Work task - Output every entry exactly, from the first line to the last.

Source records -
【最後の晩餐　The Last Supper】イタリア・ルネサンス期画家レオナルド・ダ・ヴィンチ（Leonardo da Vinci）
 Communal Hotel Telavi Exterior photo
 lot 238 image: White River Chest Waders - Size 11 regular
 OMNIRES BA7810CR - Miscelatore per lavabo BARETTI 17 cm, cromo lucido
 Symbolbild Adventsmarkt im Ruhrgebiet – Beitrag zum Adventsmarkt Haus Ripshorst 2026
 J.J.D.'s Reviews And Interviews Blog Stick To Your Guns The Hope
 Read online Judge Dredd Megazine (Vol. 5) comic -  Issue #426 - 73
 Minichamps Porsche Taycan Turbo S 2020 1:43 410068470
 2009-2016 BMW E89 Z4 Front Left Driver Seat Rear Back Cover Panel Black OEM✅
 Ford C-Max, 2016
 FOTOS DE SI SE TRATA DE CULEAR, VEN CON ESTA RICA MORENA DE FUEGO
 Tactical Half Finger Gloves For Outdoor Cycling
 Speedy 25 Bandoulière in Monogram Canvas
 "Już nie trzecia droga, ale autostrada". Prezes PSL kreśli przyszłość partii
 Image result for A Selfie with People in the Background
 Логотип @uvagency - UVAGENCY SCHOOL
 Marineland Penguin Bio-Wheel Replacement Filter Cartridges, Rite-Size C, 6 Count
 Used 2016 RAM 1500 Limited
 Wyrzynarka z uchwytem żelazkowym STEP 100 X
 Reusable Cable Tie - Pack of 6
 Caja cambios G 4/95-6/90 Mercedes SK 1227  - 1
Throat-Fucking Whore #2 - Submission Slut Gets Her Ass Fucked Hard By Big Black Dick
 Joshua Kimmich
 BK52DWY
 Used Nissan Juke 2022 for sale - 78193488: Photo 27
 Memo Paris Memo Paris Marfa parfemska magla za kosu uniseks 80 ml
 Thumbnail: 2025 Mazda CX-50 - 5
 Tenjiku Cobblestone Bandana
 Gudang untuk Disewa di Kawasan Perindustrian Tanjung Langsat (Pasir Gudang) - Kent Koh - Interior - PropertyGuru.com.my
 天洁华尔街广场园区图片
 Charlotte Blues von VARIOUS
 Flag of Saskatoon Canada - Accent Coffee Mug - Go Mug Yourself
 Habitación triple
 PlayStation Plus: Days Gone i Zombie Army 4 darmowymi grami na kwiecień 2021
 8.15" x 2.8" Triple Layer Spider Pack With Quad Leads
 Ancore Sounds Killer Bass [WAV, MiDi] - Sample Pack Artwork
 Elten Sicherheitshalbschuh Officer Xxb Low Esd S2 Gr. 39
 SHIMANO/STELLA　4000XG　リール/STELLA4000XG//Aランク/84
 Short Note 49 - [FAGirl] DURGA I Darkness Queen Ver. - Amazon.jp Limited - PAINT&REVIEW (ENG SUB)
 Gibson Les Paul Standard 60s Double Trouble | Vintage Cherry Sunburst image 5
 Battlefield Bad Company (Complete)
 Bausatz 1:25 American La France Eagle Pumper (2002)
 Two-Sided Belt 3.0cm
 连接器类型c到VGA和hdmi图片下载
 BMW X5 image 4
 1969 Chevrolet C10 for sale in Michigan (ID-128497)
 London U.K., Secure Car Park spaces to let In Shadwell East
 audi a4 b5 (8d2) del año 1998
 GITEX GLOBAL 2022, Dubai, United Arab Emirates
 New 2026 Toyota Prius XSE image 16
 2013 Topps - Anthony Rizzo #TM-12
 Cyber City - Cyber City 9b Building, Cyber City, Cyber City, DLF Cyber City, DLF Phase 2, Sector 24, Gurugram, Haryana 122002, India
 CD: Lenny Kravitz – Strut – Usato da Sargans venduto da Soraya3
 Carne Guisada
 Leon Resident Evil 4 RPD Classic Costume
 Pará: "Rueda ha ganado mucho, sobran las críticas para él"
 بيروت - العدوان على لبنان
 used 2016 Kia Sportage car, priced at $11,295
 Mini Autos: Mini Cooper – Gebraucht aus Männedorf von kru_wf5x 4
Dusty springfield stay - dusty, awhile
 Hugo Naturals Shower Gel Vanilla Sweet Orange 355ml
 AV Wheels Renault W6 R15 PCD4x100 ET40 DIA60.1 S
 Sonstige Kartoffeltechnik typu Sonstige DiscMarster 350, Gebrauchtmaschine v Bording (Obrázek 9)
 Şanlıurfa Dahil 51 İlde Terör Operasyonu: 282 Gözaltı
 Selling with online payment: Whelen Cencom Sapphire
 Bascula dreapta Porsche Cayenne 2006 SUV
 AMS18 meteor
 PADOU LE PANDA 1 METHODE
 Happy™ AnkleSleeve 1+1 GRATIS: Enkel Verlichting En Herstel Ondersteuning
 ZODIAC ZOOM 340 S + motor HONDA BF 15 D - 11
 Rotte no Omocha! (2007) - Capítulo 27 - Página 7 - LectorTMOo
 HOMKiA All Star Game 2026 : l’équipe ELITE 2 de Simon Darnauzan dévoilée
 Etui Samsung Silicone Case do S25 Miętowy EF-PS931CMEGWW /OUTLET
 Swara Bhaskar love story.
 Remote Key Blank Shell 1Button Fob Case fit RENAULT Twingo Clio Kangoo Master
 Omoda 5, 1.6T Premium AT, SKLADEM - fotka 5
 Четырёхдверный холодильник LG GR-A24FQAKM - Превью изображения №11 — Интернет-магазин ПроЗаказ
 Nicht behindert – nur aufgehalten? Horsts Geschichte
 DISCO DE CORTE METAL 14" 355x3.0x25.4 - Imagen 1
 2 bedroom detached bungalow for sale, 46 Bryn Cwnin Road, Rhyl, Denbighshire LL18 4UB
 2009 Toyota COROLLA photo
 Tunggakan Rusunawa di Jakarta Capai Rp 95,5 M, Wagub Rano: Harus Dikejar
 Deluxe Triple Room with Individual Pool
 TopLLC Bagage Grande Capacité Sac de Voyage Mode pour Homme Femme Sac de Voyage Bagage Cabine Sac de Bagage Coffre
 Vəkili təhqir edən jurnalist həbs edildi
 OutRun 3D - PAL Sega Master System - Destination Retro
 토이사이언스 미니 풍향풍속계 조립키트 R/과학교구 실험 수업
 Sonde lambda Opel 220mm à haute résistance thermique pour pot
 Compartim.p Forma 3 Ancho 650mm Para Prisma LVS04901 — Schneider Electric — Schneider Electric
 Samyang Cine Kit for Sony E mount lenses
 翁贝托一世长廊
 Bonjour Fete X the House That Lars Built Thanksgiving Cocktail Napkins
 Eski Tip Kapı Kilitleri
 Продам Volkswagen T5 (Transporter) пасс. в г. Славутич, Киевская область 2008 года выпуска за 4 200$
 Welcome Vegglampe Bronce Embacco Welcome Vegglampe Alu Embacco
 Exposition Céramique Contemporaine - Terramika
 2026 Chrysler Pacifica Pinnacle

Response to this task -
【最後の晩餐　The Last Supper】イタリア・ルネサンス期画家レオナルド・ダ・ヴィンチ（Leonardo da Vinci）
 Communal Hotel Telavi Exterior photo
 lot 238 image: White River Chest Waders - Size 11 regular
 OMNIRES BA7810CR - Miscelatore per lavabo BARETTI 17 cm, cromo lucido
 Symbolbild Adventsmarkt im Ruhrgebiet – Beitrag zum Adventsmarkt Haus Ripshorst 2026
 J.J.D.'s Reviews And Interviews Blog Stick To Your Guns The Hope
 Read online Judge Dredd Megazine (Vol. 5) comic -  Issue #426 - 73
 Minichamps Porsche Taycan Turbo S 2020 1:43 410068470
 2009-2016 BMW E89 Z4 Front Left Driver Seat Rear Back Cover Panel Black OEM✅
 Ford C-Max, 2016
 FOTOS DE SI SE TRATA DE CULEAR, VEN CON ESTA RICA MORENA DE FUEGO
 Tactical Half Finger Gloves For Outdoor Cycling
 Speedy 25 Bandoulière in Monogram Canvas
 "Już nie trzecia droga, ale autostrada". Prezes PSL kreśli przyszłość partii
 Image result for A Selfie with People in the Background
 Логотип @uvagency - UVAGENCY SCHOOL
 Marineland Penguin Bio-Wheel Replacement Filter Cartridges, Rite-Size C, 6 Count
 Used 2016 RAM 1500 Limited
 Wyrzynarka z uchwytem żelazkowym STEP 100 X
 Reusable Cable Tie - Pack of 6
 Caja cambios G 4/95-6/90 Mercedes SK 1227  - 1
Throat-Fucking Whore #2 - Submission Slut Gets Her Ass Fucked Hard By Big Black Dick
 Joshua Kimmich
 BK52DWY
 Used Nissan Juke 2022 for sale - 78193488: Photo 27
 Memo Paris Memo Paris Marfa parfemska magla za kosu uniseks 80 ml
 Thumbnail: 2025 Mazda CX-50 - 5
 Tenjiku Cobblestone Bandana
 Gudang untuk Disewa di Kawasan Perindustrian Tanjung Langsat (Pasir Gudang) - Kent Koh - Interior - PropertyGuru.com.my
 天洁华尔街广场园区图片
 Charlotte Blues von VARIOUS
 Flag of Saskatoon Canada - Accent Coffee Mug - Go Mug Yourself
 Habitación triple
 PlayStation Plus: Days Gone i Zombie Army 4 darmowymi grami na kwiecień 2021
 8.15" x 2.8" Triple Layer Spider Pack With Quad Leads
 Ancore Sounds Killer Bass [WAV, MiDi] - Sample Pack Artwork
 Elten Sicherheitshalbschuh Officer Xxb Low Esd S2 Gr. 39
 SHIMANO/STELLA　4000XG　リール/STELLA4000XG//Aランク/84
 Short Note 49 - [FAGirl] DURGA I Darkness Queen Ver. - Amazon.jp Limited - PAINT&REVIEW (ENG SUB)
 Gibson Les Paul Standard 60s Double Trouble | Vintage Cherry Sunburst image 5
 Battlefield Bad Company (Complete)
 Bausatz 1:25 American La France Eagle Pumper (2002)
 Two-Sided Belt 3.0cm
 连接器类型c到VGA和hdmi图片下载
 BMW X5 image 4
 1969 Chevrolet C10 for sale in Michigan (ID-128497)
 London U.K., Secure Car Park spaces to let In Shadwell East
 audi a4 b5 (8d2) del año 1998
 GITEX GLOBAL 2022, Dubai, United Arab Emirates
 New 2026 Toyota Prius XSE image 16
 2013 Topps - Anthony Rizzo #TM-12
 Cyber City - Cyber City 9b Building, Cyber City, Cyber City, DLF Cyber City, DLF Phase 2, Sector 24, Gurugram, Haryana 122002, India
 CD: Lenny Kravitz – Strut – Usato da Sargans venduto da Soraya3
 Carne Guisada
 Leon Resident Evil 4 RPD Classic Costume
 Pará: "Rueda ha ganado mucho, sobran las críticas para él"
 بيروت - العدوان على لبنان
 used 2016 Kia Sportage car, priced at $11,295
 Mini Autos: Mini Cooper – Gebraucht aus Männedorf von kru_wf5x 4
Dusty springfield stay - dusty, awhile
 Hugo Naturals Shower Gel Vanilla Sweet Orange 355ml
 AV Wheels Renault W6 R15 PCD4x100 ET40 DIA60.1 S
 Sonstige Kartoffeltechnik typu Sonstige DiscMarster 350, Gebrauchtmaschine v Bording (Obrázek 9)
 Şanlıurfa Dahil 51 İlde Terör Operasyonu: 282 Gözaltı
 Selling with online payment: Whelen Cencom Sapphire
 Bascula dreapta Porsche Cayenne 2006 SUV
 AMS18 meteor
 PADOU LE PANDA 1 METHODE
 Happy™ AnkleSleeve 1+1 GRATIS: Enkel Verlichting En Herstel Ondersteuning
 ZODIAC ZOOM 340 S + motor HONDA BF 15 D - 11
 Rotte no Omocha! (2007) - Capítulo 27 - Página 7 - LectorTMOo
 HOMKiA All Star Game 2026 : l’équipe ELITE 2 de Simon Darnauzan dévoilée
 Etui Samsung Silicone Case do S25 Miętowy EF-PS931CMEGWW /OUTLET
 Swara Bhaskar love story.
 Remote Key Blank Shell 1Button Fob Case fit RENAULT Twingo Clio Kangoo Master
 Omoda 5, 1.6T Premium AT, SKLADEM - fotka 5
 Четырёхдверный холодильник LG GR-A24FQAKM - Превью изображения №11 — Интернет-магазин ПроЗаказ
 Nicht behindert – nur aufgehalten? Horsts Geschichte
 DISCO DE CORTE METAL 14" 355x3.0x25.4 - Imagen 1
 2 bedroom detached bungalow for sale, 46 Bryn Cwnin Road, Rhyl, Denbighshire LL18 4UB
 2009 Toyota COROLLA photo
 Tunggakan Rusunawa di Jakarta Capai Rp 95,5 M, Wagub Rano: Harus Dikejar
 Deluxe Triple Room with Individual Pool
 TopLLC Bagage Grande Capacité Sac de Voyage Mode pour Homme Femme Sac de Voyage Bagage Cabine Sac de Bagage Coffre
 Vəkili təhqir edən jurnalist həbs edildi
 OutRun 3D - PAL Sega Master System - Destination Retro
 토이사이언스 미니 풍향풍속계 조립키트 R/과학교구 실험 수업
 Sonde lambda Opel 220mm à haute résistance thermique pour pot
 Compartim.p Forma 3 Ancho 650mm Para Prisma LVS04901 — Schneider Electric — Schneider Electric
 Samyang Cine Kit for Sony E mount lenses
 翁贝托一世长廊
 Bonjour Fete X the House That Lars Built Thanksgiving Cocktail Napkins
 Eski Tip Kapı Kilitleri
 Продам Volkswagen T5 (Transporter) пасс. в г. Славутич, Киевская область 2008 года выпуска за 4 200$
 Welcome Vegglampe Bronce Embacco Welcome Vegglampe Alu Embacco
 Exposition Céramique Contemporaine - Terramika
 2026 Chrysler Pacifica Pinnacle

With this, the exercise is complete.